> Stated goal:
Extract every line of the records below verbatim, leaving the pictures out of your answer.

(Image and question records)
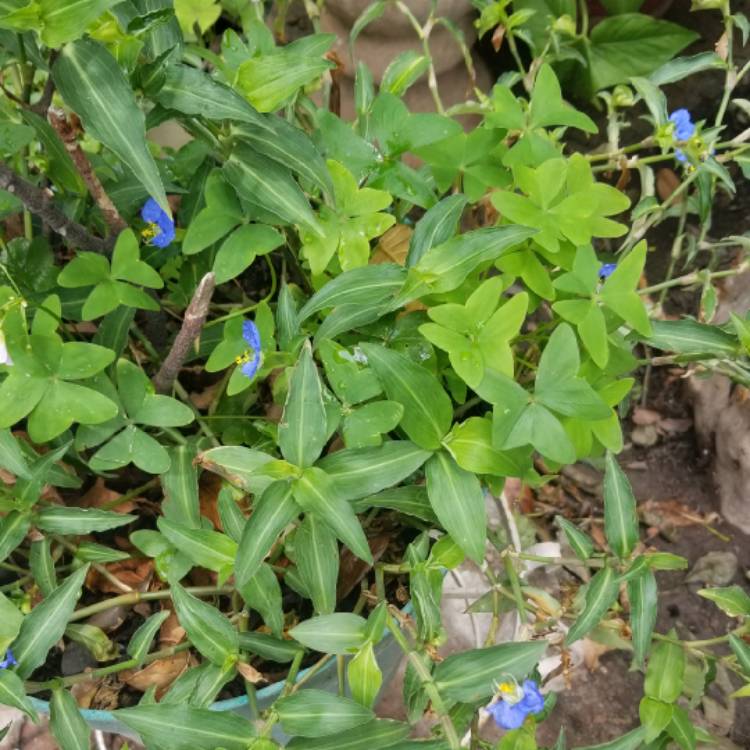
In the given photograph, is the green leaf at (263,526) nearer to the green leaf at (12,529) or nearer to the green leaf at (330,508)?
the green leaf at (330,508)

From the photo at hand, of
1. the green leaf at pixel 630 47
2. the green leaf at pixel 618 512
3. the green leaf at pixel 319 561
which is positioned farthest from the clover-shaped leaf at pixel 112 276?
the green leaf at pixel 630 47

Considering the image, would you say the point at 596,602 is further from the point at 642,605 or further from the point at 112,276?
the point at 112,276

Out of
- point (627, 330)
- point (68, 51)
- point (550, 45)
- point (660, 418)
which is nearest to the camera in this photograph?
point (68, 51)

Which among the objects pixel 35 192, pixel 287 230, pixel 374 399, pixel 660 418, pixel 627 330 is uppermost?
pixel 35 192

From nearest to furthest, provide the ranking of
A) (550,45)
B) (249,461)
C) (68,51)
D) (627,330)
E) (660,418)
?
(68,51), (249,461), (627,330), (550,45), (660,418)

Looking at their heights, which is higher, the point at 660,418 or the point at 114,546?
the point at 114,546

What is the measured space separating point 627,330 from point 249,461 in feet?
1.86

> Exercise solution:
In the given photograph, is the green leaf at (263,526) nearer to the green leaf at (12,529) or nearer to the green leaf at (330,508)?
the green leaf at (330,508)

From the photo at hand, of
1. the green leaf at pixel 630 47
2. the green leaf at pixel 618 512
3. the green leaf at pixel 319 561
which is positioned farthest from the clover-shaped leaf at pixel 112 276?
the green leaf at pixel 630 47

Considering the image, would you say the point at 596,602 is further from the point at 642,605 or further from the point at 112,276?
the point at 112,276

Out of
- point (627, 330)
- point (68, 51)
- point (550, 45)
- point (660, 418)
which is nearest to the camera in this photograph?
point (68, 51)

Which among the objects pixel 35 192, pixel 287 230, pixel 374 399, pixel 660 418, pixel 627 330 is uppermost?
pixel 35 192

From nearest to furthest, provide the ranking of
A) (550,45)
B) (249,461)
C) (68,51)
D) (627,330)
E) (660,418)
?
(68,51), (249,461), (627,330), (550,45), (660,418)

Looking at their heights, which is higher, the point at 660,418 or the point at 114,546?
the point at 114,546

What is the measured space separating point 627,330 from point 249,461 in feet?
1.86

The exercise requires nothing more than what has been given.